The question gets bantered about from time to time asking, when will there be a more affordable EV? The $35,000 Tesla Model 3, along with the Hyundai Kona Electric and the Kia Niro EV are steps in the right direction. But, $35,000 is still beyond the budget of many people. In 2018 the average SRP of the 10 top-selling non-truck vehicles was about $24,000.
We have to wonder, when will we see an EV priced below $30,000? A $28,000 sticker price would be more competitive with non-luxury IC vehicles. Such a vehicle would make owning an EV more accessible to millions of additional buyers. A well-designed vehicle around this price point would drive EV adoption to the levels that many of us would like to see.
It is clear, however, that simply offering an affordable vehicle at the sacrifice of range is not a winning broad market strategy. Marketing survey data tells us a competitive range is an important feature. EVs need good range in order to be widely adopted. Consumers expect new technology to be better than current technology, not worse. This applies to electric vehicles in every regard, including range. We should expect our cars of the future to have great technology and equal or greater range than that of current IC vehicles. For many people, anything less is considered not acceptable.
If we look at the top 20 selling cars and trucks for 2018, they have an average rated "range" of about 400 miles. Expecting that most consumers will accept less than this is asking too much. Affordable cars with 440 miles of range is what we should expect from our next-generation vehicles. The EV manufacturer that is able to achieve this first and implement it will be a marketplace winner. (I’m using “cars” as a generic vehicle term.)
Some people such as Fred Lambert of Electrek argue that you don't need a 400-plus mile range EV. I made some strong points in favor of longer-range EVs in my previous article "Let The Tesla Bulls Rage On And Chuckle At The Bears." I would like to add two points.
First: the argument is made that all we need is more charging infrastructure and faster charging. I’ll admit that these are important. However, if this is really the solution, then the question has to be answered, where are all the 200-mile range IC vehicles? There is certainly plenty of infrastructure, and refueling such a vehicle would take about 1 minute at the pump. Clearly range is a very desirable characteristic to most people, even with infrastructure and fast fill times are in place.
Second: when I go on a road trip again, I want to be the one that decides how often I take a break, NOT THE CAR.
In order for EVs to be taken seriously and widely adopted, they have to be a step forward, this includes overall range. A 440 mile range EV is what is needed in order for the masses to really want to adopt EVs.
As I see it, manufacturers have two possible options for creating this 440 mile range EV.
On The One Hand
The first option is with batteries alone. To have this amount of range it would require a 120 kWh to 150 kWh of battery packs.
I must mention here that there will always be a need and a market for full range battery EVs. There will always be those people who need or just want to be able to drive 350-plus miles on a battery charge and are willing to pay for that ability. Full range BEVs are an important part of the EV revolution and an important part of the EV product mix.

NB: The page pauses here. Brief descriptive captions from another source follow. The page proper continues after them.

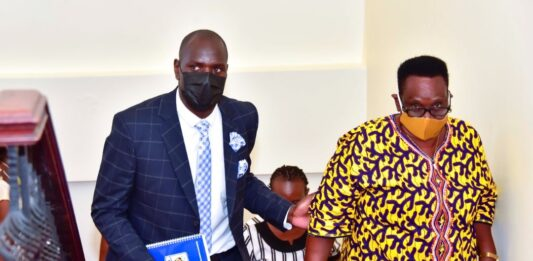 Museveni, First Lady Bid Farewell to Onyango (1)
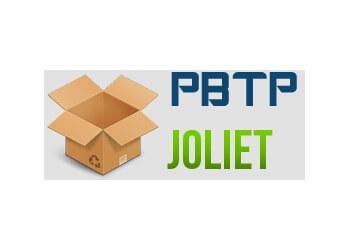 Joliet moving company PBTP Moving Company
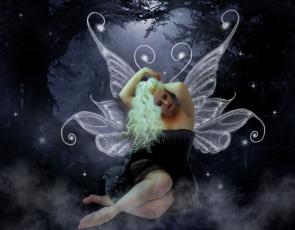 обоя фэнтези, фотоарт, фон, крылья, девушка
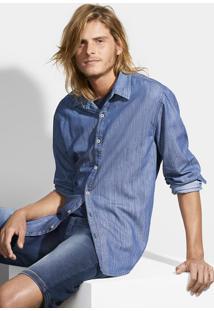 Camisa Jeans Masculina Manga Longa Em Algodão Com Lavação Escura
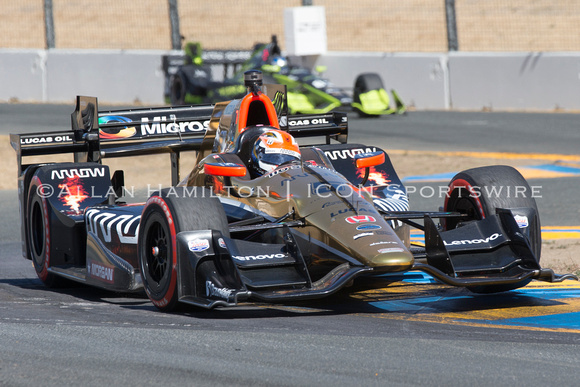 AUTO: SEP 18 IndyCar - GoPro Grand Prix of Sonoma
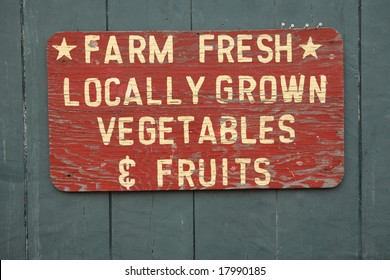 FARM FRESH vegetables and fruits sign at farmers market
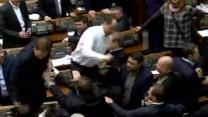 Punches thrown in Ukraine parliament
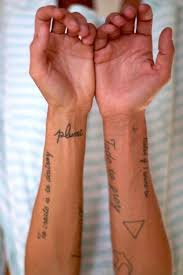 best 25 arm tattoos of words ideas on pinterest word tattoos on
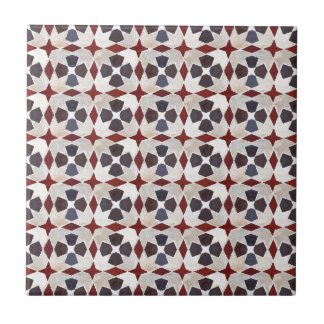Retro Moroccan Pattern (Red, Blue, Beige) Tile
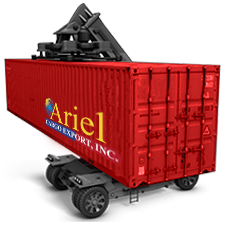 Experts in FCL, LCL and Air Shipments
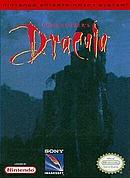 jaquette Nes Bram Stoker s Dracula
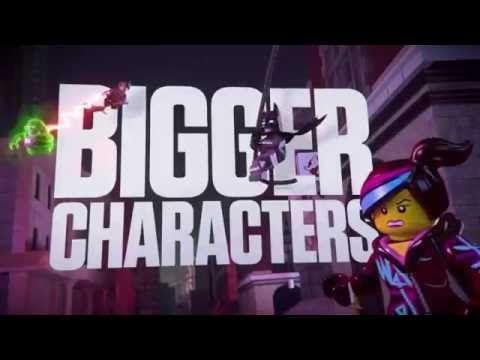 Lego Dimensions E3 Expo Trailer New Adventures Await Lego Dimensions Lego Worlds Lego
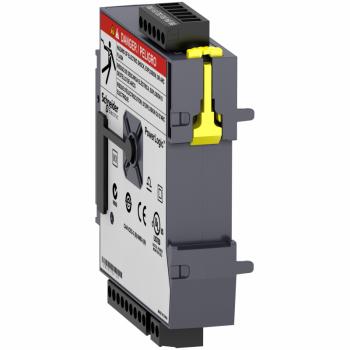 PowerLogic PM8000 - I/O modul - digitalni - 6 ulaza + 2 relejna izlaza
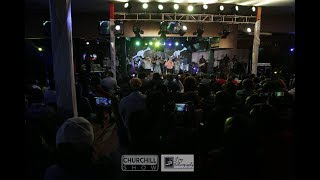 Hilllsong (South Africa) Performing At Churchill Show.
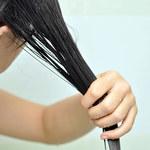 Jak zrobić maseczkę do włosów suchych i matowych?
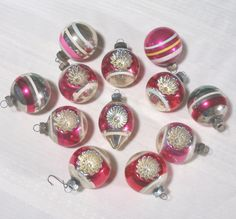 Vintage Shiny Brite Ornaments Striped Double Indents and Traditional Balls, set of 12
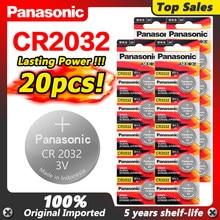 Panasonic 2020 promoção 20 pçs de alta qualidade 3 v cr2032 lítio pilhas da moeda 2032 relógio de pulso baterias dl2032 ecr2032 5004lc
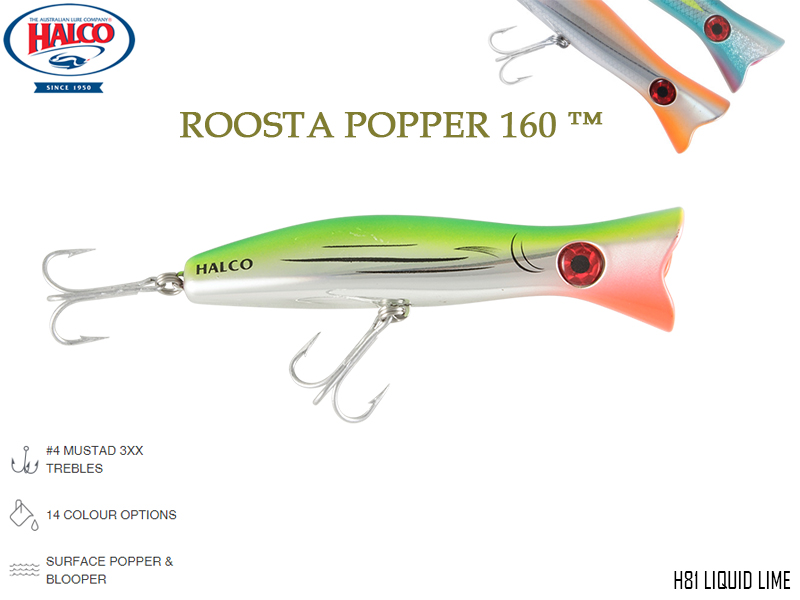Halco Roosta Popper 160 (Length: 160mm, Weight: 75gr, Color: H81)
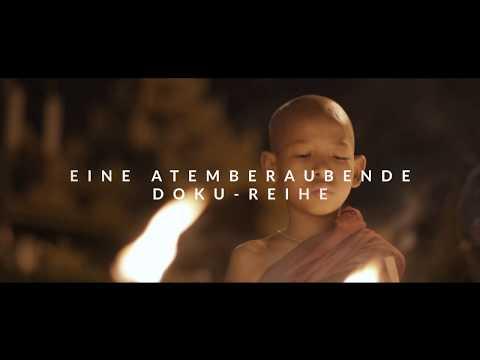 PLANET 4K - Unsere Erde in Ultra HD - Offizieller Trailer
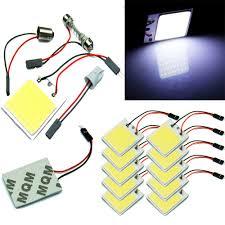 <b>2pcs Lot</b> Interior Panel Lamp Car Light 48 SMD COB <b>T10</b> 4W 12V <b>LED</b>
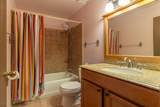 2733 Sunset Road - Photo 9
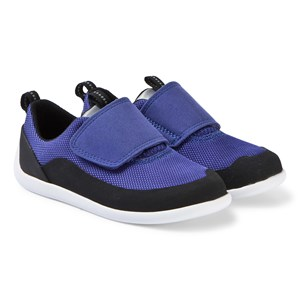 Clarks Blue Play Spark Trainers 21 (UK 5)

A big benefit of traveling on electric power is that it is often less expensive than powering an automobile using gasoline. Currently, traveling on home sourced electric power is about one half to one third the cost of gasoline for many people. And, for those who have home solar, traveling on electricity is even more compelling. So, traveling on battery electricity is and will be a naturally preferred choice for powering a vehicle.
Batteries do have a big challenge: cost. Even if new battery tech does lower the cost, it would still be like having a $10,000 gas tank. This high cost makes a 440-mile range BEV impractical for many of us. To be certain, for people who drive over 18,000 miles a year, the usefulness of that extra battery range (energy cost savings) makes a long-range BEV well worth it. But for many of us, who drive under 10,000 miles a year, it is a waste of resources. The break-even point on such a vehicle is too far out for us. The utility of the extra battery capacity is not there. It is just going to waste.
The other option that I see EV manufacturers have is a Range Extended BEV, a RExEV.
What I am proposing is a car "for the rest of us." Most trips in the U.S. are less than 30 miles (1). Many of us drive only short distances day-to-day and only occasionally take longer trips. A usable range of 60 miles meets over 90% of many people’s daily driving needs. In my case, for example, I regularly commute to work, go shopping and do other family business within a 10-mile radius. Once or twice a month I may visit my parents, which is about a 76-mile one-way trip. For me, I need only very limited daily range. However, a vehicle that has extended range available for my occasional long trips is something that I want.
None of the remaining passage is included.